Did you hear that the new gpt weights just dropped? OpenAI just released gpt-5 and did a coordinated release of gpt-oss with Hugging Face, Ollama, LMStudio and more that you can run and tinker with at home.
People’s reaction has been mixed — “GPT5 Should be ashamed of itself — but in my personal experience it’s a like a jump from GPT-3 to GPT-4 and I consistently find it giving me better answers then the other models. I find myself switch between google’s AI Mode and GPT5 for basically everything at this point, so I’d consider it a success.
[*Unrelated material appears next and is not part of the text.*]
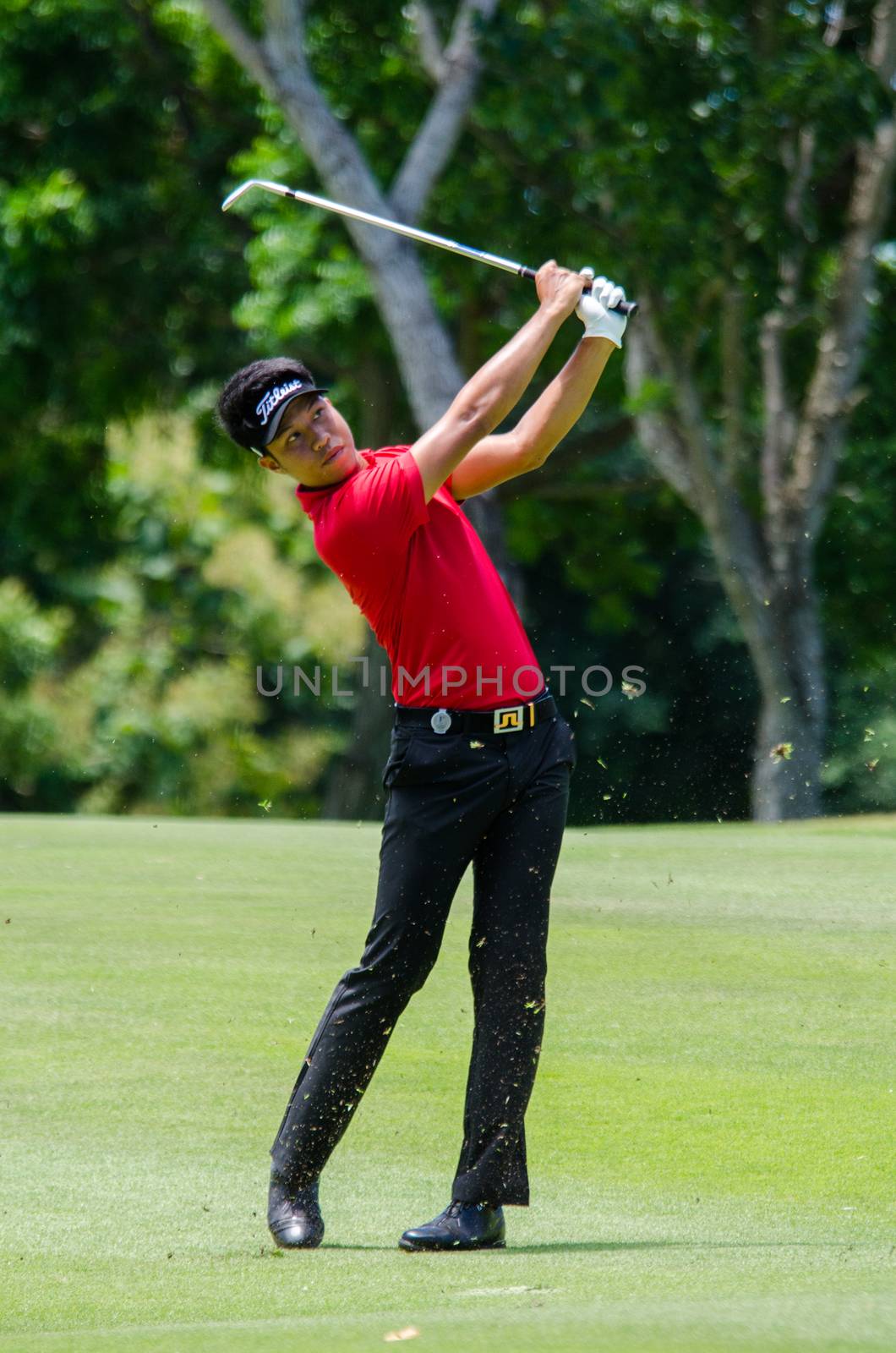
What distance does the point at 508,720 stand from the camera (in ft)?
12.5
But lets talk about the open source version.
Why this is cool
gpt-oss feels like a foundation model from a year ago. Its polished and one of the strongest text-only models you can run locally, now available for remixing. I expected that small models would become more capable, but its still surprising that my 4 year old laptop can run the smaller of the two released models. It’s text only, which rules out some of the use cases that gemma 3 in particular is good at, but the over all result feels very polished.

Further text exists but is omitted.